Stated income loans are the kind of loan where you can state your income and the lender will just use that to figure the amount of payment that you will be approved of for a loan. They were especially popular for self-employed applicants who didn’t want to supply pages and pages of tax returns or who did not show all their income on their tax returns. They went away after the recent market crash and lending problems because many of the loans of that era were approved for buyers who could not afford the payments of the house they were buying
Often these loans were used to simply get a buyer approved regardless of their income. An example that I can give you from when I was lending 10 years ago. A buyer came to me to get a loan, he told me that he was making $5000 a month working in a Starbuck café. I knew that didn’t make sense and he would be able to afford the house with only that income. But, a stated income loan of that era would never question.
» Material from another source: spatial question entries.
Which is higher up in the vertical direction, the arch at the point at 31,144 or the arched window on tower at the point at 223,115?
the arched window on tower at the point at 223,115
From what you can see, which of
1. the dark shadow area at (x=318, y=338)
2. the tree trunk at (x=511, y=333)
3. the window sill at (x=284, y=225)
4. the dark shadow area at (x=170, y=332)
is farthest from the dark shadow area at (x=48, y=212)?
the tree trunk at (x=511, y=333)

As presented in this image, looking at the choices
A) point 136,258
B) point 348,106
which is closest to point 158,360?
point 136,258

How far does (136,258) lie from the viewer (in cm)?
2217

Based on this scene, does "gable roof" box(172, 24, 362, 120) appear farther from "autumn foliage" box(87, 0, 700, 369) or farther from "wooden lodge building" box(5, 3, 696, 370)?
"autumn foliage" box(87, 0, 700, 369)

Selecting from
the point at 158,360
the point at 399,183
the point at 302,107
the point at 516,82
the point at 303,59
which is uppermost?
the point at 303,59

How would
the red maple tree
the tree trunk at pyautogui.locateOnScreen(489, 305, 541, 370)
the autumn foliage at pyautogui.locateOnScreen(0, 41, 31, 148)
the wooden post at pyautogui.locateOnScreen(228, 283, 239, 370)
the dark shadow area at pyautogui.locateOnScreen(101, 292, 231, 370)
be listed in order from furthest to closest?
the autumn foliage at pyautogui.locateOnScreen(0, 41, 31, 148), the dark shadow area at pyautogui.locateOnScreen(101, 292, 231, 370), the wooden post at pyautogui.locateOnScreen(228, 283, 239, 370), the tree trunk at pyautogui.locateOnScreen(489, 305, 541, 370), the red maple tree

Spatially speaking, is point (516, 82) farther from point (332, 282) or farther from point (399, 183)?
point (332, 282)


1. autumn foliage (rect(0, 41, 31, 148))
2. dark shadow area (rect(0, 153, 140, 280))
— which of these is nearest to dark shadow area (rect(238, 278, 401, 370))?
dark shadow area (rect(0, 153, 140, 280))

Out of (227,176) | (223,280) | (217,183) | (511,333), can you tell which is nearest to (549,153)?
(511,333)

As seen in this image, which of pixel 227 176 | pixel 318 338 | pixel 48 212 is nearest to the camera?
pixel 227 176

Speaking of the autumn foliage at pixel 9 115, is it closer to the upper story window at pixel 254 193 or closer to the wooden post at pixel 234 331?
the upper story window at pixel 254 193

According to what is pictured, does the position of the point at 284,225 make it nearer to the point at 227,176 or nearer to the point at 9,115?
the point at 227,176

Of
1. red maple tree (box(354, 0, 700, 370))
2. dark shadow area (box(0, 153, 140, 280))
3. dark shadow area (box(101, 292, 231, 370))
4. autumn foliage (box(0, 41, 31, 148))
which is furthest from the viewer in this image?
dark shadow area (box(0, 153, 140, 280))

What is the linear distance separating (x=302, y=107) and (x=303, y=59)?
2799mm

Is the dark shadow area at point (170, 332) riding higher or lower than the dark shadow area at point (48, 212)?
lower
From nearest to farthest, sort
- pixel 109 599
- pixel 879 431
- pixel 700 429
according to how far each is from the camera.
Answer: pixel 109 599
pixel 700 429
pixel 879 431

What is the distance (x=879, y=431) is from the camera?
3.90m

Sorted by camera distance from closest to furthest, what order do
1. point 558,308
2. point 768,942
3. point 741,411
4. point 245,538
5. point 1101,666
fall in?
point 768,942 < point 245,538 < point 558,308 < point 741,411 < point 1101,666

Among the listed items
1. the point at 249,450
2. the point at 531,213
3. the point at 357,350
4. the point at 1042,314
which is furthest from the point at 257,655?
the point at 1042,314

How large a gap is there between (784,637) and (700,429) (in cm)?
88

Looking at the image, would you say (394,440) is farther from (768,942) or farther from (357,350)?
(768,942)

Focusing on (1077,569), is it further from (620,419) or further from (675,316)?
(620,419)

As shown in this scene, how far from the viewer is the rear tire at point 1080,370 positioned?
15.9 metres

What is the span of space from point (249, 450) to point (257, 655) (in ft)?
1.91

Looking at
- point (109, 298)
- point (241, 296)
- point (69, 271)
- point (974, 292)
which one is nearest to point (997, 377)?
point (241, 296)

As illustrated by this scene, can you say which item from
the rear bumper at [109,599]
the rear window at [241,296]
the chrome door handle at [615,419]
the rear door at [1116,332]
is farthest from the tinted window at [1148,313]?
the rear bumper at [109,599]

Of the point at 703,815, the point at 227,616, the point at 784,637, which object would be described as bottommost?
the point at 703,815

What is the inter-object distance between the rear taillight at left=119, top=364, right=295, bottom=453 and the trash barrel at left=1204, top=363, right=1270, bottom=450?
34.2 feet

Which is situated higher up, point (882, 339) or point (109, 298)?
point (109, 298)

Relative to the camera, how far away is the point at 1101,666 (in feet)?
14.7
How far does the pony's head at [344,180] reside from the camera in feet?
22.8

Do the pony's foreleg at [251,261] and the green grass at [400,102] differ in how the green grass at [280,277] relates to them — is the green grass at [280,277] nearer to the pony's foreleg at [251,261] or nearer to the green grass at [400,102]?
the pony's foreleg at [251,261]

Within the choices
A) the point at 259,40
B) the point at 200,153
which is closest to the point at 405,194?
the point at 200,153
Well this week, I received an email from a lender saying “Stated Income is back!”. I wanted to know the details and read the email including the fine print. The fine print says that a form 4506-T is required. A 4506-T is an IRS form. It is used by the lender to request a copy of your tax return. What this means to you, is that your income will be verified through IRS and only IRS reported income will be counted.
So, in answer the question, are they real, the answer is yes. The benefit is that you don’t have to supply paystubs and w-2s (or tax returns if self-employed) but may have to wait for IRS documents. And this could come at a slightly higher price for your loan.